Now, the Stuff formula expresses dominance, but not in terms of value for a full season, as opposed to one night. That is, Johan Santana can pitch better than almost everybody for a full year, but if a pitcher comes in and pitches great for one night (let’s say, 7IP, 11 strikeouts, 1 run scored on 1 home run, 2 walks, 2 hits) then our one night wonder’s score will probably exceed that of Santana.
As a result, we’re calibrating the scores to account for Innings Pitched relative to our man, Doc Gooden.
If the information is readily available, we may do some (extraordinarily) rough translation regarding league ERAs, but that’ll have to wait until later.
Let’s see our new formula in action, with our version of Stuff listed, for the time being, as Pitcher Rating.

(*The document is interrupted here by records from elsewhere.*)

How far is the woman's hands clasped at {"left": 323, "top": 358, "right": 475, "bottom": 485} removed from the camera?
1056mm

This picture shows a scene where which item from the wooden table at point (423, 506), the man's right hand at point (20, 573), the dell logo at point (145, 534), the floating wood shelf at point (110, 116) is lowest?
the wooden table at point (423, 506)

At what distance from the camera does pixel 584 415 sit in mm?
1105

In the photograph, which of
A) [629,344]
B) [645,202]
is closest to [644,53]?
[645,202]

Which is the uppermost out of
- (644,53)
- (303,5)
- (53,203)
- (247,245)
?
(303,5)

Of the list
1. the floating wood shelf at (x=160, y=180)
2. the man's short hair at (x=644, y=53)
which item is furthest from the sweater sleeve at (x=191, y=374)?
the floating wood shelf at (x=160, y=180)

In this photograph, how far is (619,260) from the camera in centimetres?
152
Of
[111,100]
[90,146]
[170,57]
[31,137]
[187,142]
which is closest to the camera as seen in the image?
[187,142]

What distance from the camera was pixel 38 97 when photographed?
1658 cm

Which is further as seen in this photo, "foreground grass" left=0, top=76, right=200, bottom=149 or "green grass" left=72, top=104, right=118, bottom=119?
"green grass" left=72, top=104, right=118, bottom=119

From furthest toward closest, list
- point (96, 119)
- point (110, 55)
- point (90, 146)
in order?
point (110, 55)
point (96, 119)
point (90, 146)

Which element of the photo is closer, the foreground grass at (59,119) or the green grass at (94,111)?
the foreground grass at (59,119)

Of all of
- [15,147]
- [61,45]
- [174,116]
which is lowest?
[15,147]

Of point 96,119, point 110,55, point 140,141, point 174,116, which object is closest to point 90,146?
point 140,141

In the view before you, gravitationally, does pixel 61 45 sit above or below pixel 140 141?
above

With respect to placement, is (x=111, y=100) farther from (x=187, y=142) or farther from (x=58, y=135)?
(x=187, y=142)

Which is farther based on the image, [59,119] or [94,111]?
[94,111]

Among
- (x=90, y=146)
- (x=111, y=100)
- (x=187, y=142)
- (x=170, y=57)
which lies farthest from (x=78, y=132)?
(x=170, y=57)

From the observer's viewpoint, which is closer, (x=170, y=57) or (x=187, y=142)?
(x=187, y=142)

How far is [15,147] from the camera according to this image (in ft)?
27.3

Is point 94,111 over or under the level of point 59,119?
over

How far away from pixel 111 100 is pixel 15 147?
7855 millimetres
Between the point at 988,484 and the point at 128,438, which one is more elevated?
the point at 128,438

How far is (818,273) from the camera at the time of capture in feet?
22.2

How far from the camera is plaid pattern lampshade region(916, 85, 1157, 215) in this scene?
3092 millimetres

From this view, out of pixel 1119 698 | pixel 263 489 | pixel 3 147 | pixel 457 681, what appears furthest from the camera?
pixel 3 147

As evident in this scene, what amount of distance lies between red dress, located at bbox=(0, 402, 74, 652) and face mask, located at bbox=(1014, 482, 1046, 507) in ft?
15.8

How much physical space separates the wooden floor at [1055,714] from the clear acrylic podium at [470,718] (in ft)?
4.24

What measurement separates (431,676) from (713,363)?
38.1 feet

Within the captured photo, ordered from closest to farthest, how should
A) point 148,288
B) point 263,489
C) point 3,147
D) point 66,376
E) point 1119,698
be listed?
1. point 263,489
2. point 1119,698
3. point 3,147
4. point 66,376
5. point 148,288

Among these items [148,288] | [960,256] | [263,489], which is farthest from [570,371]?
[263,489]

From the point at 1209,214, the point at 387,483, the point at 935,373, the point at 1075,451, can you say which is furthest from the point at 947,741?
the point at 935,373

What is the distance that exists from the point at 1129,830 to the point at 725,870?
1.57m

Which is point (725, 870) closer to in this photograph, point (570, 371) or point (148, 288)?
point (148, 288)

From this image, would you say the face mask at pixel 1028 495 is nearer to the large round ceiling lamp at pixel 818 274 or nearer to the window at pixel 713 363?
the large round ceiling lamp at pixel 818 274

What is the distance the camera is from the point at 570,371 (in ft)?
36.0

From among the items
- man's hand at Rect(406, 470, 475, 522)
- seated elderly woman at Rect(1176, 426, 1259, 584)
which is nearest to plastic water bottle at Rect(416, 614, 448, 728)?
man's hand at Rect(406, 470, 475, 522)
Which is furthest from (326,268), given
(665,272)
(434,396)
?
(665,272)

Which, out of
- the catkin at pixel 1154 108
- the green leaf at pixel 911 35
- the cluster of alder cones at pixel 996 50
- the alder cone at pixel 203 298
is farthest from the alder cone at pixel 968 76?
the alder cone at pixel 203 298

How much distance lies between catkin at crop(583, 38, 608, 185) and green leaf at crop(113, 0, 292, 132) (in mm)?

Player – Games – IP – Hits – SO – Walks – HR – ERA – Pitcher Rating
MLB 2006 Avg – 25 – 144.33 – 151 – 101 – 47 – 18 – 4.50 – 7
MLB Ideal Avg – 30 – 180 – 180 – 120 – 60 – 20 – 4.50 – 8
Doc Gooden – 31 – 218 – 161 – 276 – 73 – 7 – 2.60 – 55
Johan Santana – 34 – 233.67 – 186 – 245 – 47 – 24 – 2.77 – 45
Josh Towers – 15 – 62 – 93 – 35 – 17 – 17 – 8.42 – -5
“Thursday” – 6 – 39 – 35 – 42 – 22 – 5 – 3.50 – 5
Now, it’s possible that Santana would overtake Gooden if their stats were both normalized. At the very least scores would be significantly closer. We can also see that our “Ideal” average and the 2006 average are very similar. Thus, any score below 8 is below average, and any score about 8 is above average. This, however, doesn’t mean that Thursday is a less than average pitcher; he’s well above-average. However, is limited service time means that he contributed less than a league average pitcher, pitching for a full season would.
To see each player’s value in context of a per appearance basis, let’s see their scores if we take away the value than innings pitched gives them:
Player ~ Player Rating ~Player Rating w/o IP
MLB 2006 ~ 11 ~ 7
MLB Ideal ~ 10 ~ 8
Gooden ~ 55 ~ 55
Santana ~ 42 ~ 45
Towers ~ -17 ~ -5
Thursday ~ 29 ~ 5
Once a week, throughout the course of the season, we will display a chart like the one above, giving our Stuff score for each player, while taking total IP into account, and again while ignoring total IP. Thus you’ll be able to see who’s pitching best vs. who’s just pitching most, and who really has a chance to compare to Gooden.
If we can get enough information regarding league averages, we will try to take them into account, and translated the overall stats, but no guarantees on that yet.